Bastille Day

Barneys Does Bastille Day: A Guide To Dress, Do And Devour À La Parisienne

When it comes to celebrating our liberté, égalité and fraternité, we don’t mess around. Bastille Day—a day honoring France’s independence and the mark of the beginning of the French Revolution—is tomorrow. So dust off your beret, find your inner Francophile and get ready to partake in the revelry of La Fête Nationale. After all, we have the French to thank for croissants, Marion Cotillard and permission to drink wine at any time of day.

— DRESS —

When in doubt, we say do as the French do and wear what the French wear. To help you dress the Parisian part this Bastille Day, we’ve rounded up a look made up of five our of our favorite French designers—Lanvin, Pierre Hardy, Chloé, Aurélie Bidermann and Cedric Charlier. Skip the Marie Antoinette wig this year and opt for this clean and classic look instead. We’re going to go out on a limb and say this outfit is enough to make even Brigitte Bardot swoon.

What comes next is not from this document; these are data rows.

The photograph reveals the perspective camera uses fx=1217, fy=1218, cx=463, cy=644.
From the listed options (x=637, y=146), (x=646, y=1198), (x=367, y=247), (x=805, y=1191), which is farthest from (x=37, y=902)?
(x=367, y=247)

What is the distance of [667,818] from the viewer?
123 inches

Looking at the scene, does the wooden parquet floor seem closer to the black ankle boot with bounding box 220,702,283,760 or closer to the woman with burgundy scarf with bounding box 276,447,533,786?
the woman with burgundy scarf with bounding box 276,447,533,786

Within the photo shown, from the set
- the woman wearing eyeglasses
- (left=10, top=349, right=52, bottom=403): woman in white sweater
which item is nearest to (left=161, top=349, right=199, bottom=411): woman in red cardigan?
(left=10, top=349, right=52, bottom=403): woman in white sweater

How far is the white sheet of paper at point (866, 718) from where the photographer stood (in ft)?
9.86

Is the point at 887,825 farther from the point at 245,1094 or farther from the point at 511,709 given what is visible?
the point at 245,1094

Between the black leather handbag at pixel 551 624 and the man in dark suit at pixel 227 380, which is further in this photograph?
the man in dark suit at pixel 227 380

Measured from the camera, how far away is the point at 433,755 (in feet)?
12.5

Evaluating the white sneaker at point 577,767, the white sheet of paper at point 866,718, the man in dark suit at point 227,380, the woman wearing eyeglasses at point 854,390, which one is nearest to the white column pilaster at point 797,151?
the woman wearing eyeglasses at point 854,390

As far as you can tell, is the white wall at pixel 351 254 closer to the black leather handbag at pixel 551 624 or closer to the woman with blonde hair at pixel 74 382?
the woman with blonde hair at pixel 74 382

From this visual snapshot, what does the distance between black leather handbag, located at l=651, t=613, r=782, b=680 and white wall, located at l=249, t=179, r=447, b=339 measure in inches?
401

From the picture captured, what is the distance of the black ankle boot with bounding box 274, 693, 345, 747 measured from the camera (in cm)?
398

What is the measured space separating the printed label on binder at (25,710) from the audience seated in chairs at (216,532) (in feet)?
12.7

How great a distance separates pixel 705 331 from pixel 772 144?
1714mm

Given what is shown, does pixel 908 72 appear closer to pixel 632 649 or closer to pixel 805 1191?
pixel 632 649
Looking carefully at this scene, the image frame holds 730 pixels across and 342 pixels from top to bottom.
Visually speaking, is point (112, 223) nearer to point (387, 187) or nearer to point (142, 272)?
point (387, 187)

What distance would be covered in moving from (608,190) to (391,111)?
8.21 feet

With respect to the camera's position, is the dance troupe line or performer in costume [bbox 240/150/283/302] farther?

1. Pierre Hardy top handle bag; 2. Cedric Charlier low v-neck inset dress; 3. Lanvin square frame sunglasses; 4. Chloé ponyhair peep toe sandal; 5. Bidermann brass pansy bracelet  

 

— DEVOUR —

Here’s your chance to stuff yourself on baguettes galore and not feel the guilt afterwards. Why? Prior to the Revolution, the cost of flour rose, leaving peasants unable to afford bread and ultimately, starve. (We apologize for being a Debbie Downer). Upon learning that the peasants had no bread, princess Marie Antoinette exclaimed the now infamous phrase “Let them eat cake!” Today, people fill up on these goodies (and wash them down with absinthe) to celebrate. So now you see—it’s your duty to eat, drink and be merry. Or at least that’s the excuse we’ll go with…

 

— DO —

Just because we can’t all be in France come July 14th doesn’t mean we can’t celebrate like we are. While streaking might be overdoing it a tad—the first Bastille Day celebration in 1790 ended with fireworks and French citizens running naked through the streets—we can still bring France to New York in a tame way. Take to the streets—60th street between Lexington and Fifth to be exact—on Sunday from 12 – 5 p.m. for the Bastille Day Street Festival for food, music and art. And, of course, a mid-afternoon trip to Barneys New York! Feasts, fetes and fireworks? C’est l’amour!